**Task to complete:** If a line of the data below contains the string "site", count it, then state the total alone.

**Provided material:**
________________________________________

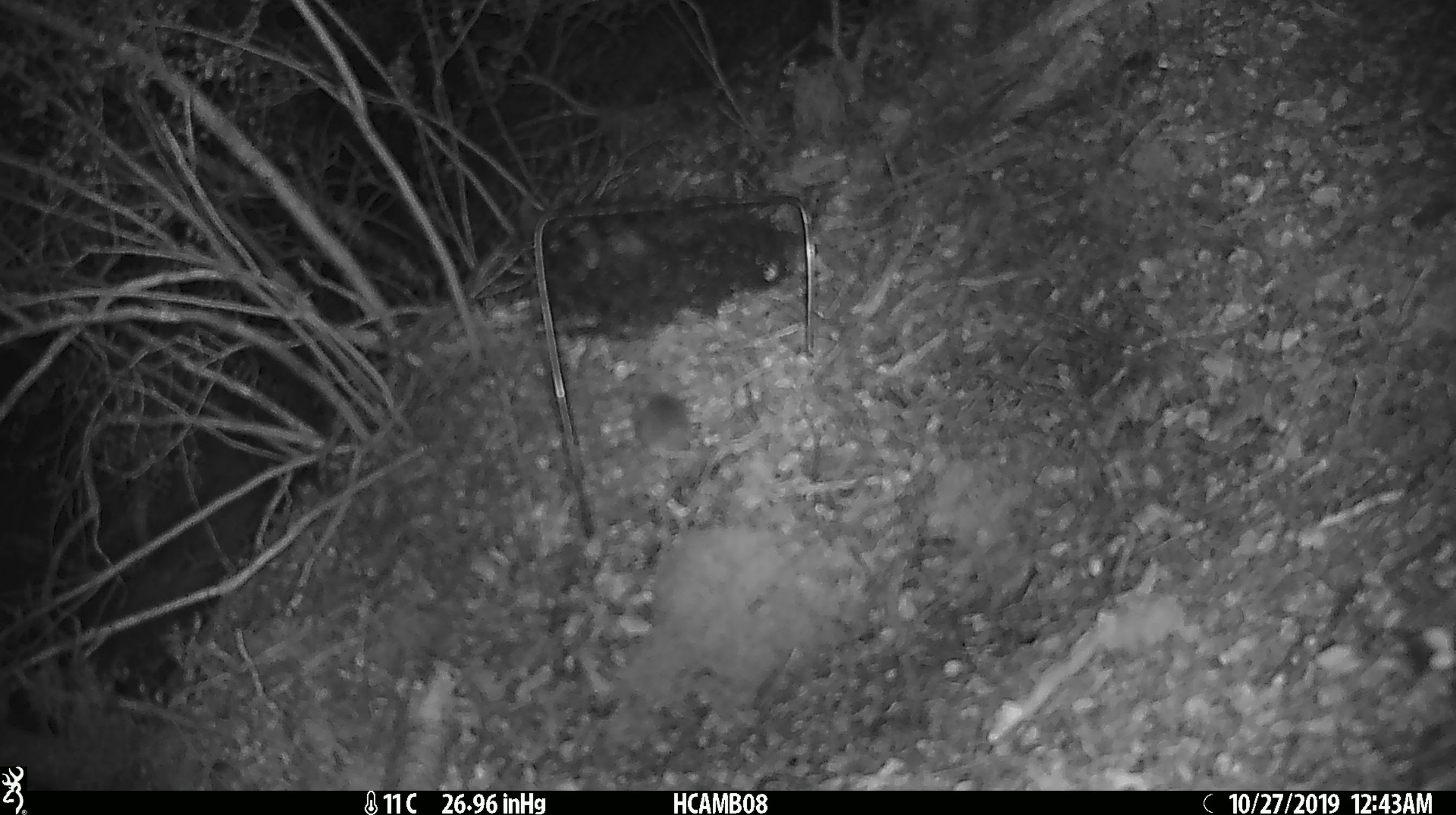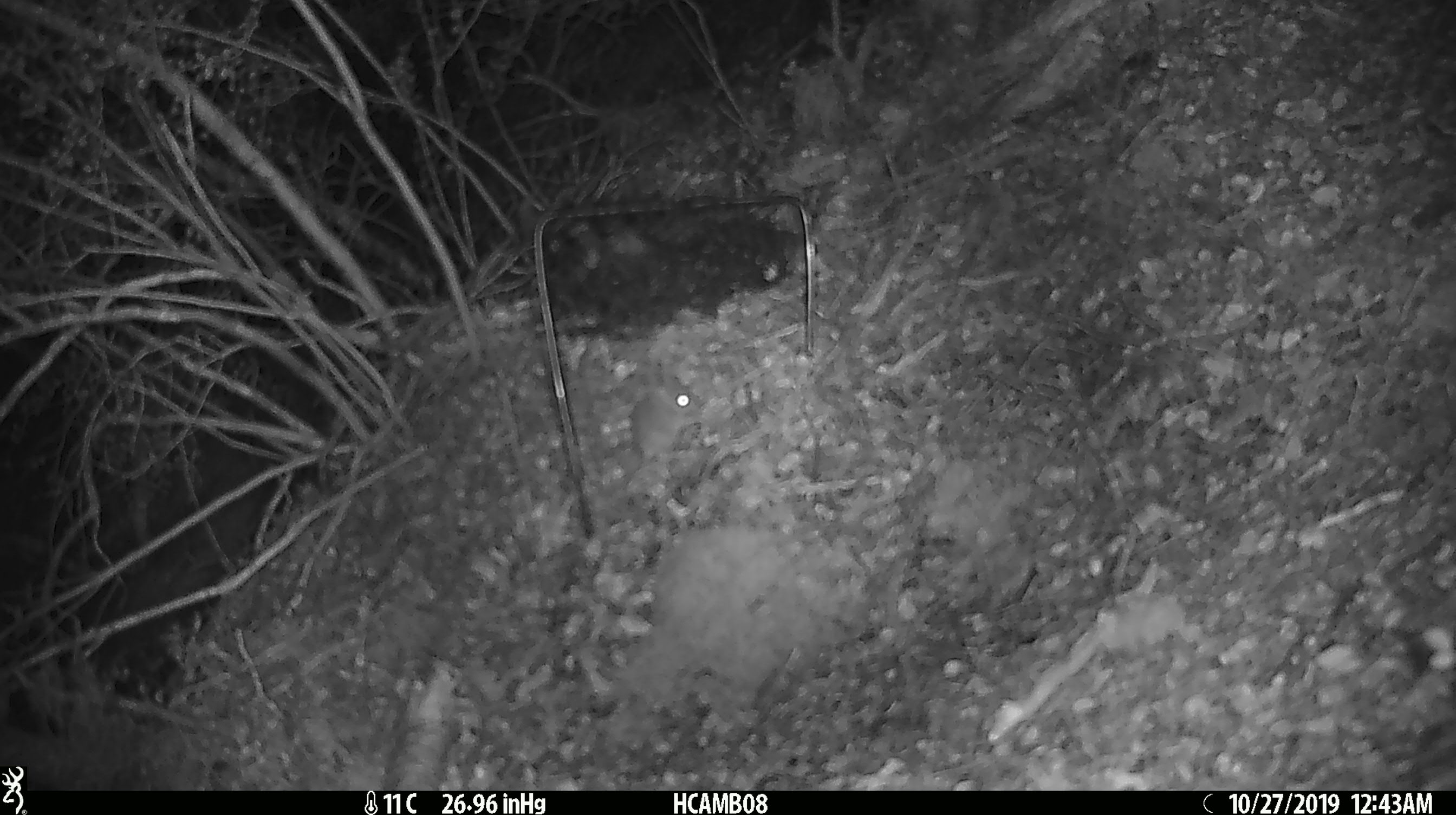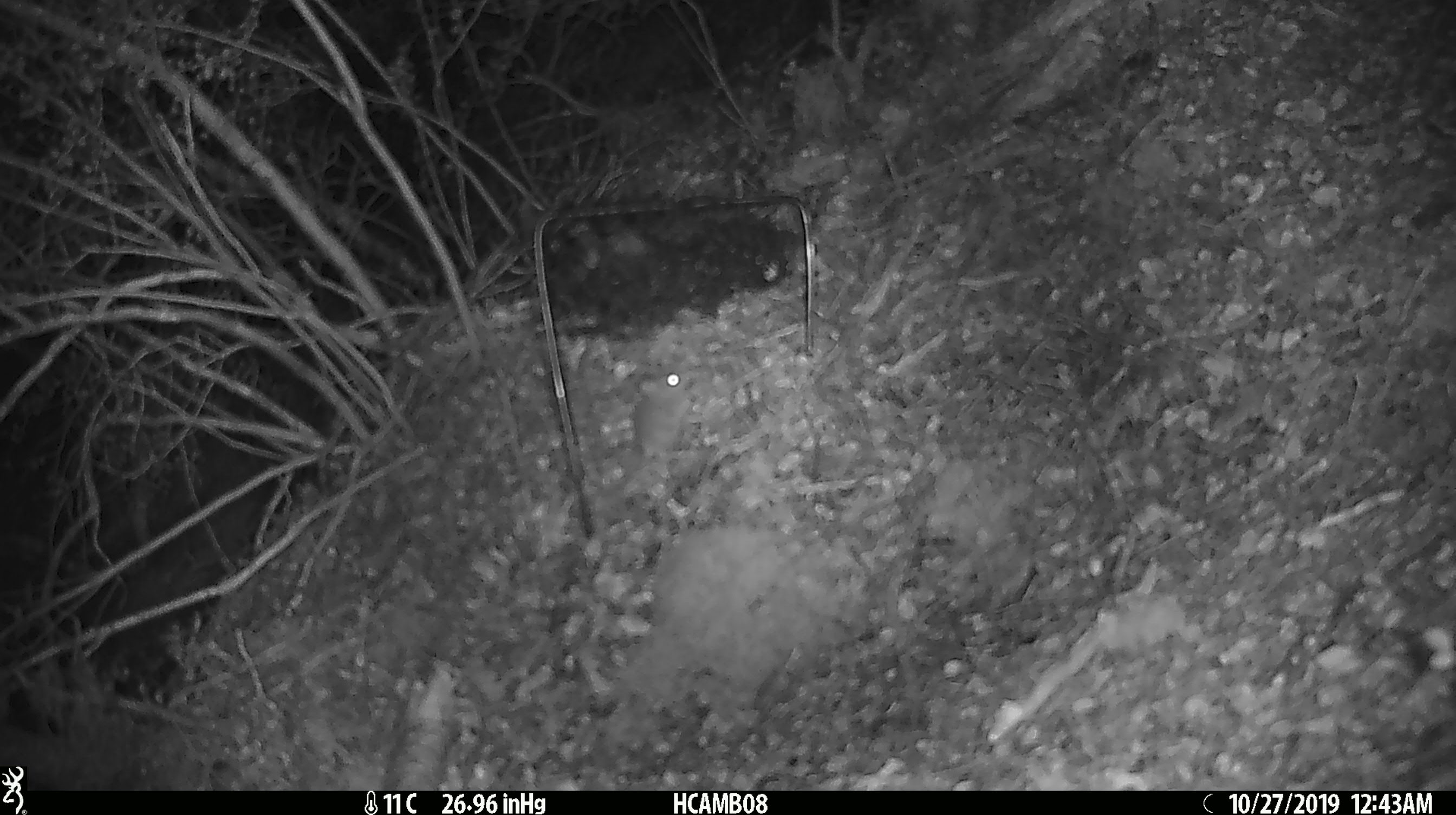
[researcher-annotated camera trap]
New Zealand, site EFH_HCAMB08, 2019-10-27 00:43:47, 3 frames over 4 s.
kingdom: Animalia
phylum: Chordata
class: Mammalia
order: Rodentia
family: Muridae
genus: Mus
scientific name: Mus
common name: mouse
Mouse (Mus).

________________________________________

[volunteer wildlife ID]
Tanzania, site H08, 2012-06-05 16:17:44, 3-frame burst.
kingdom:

________________________________________

**Response area:** 2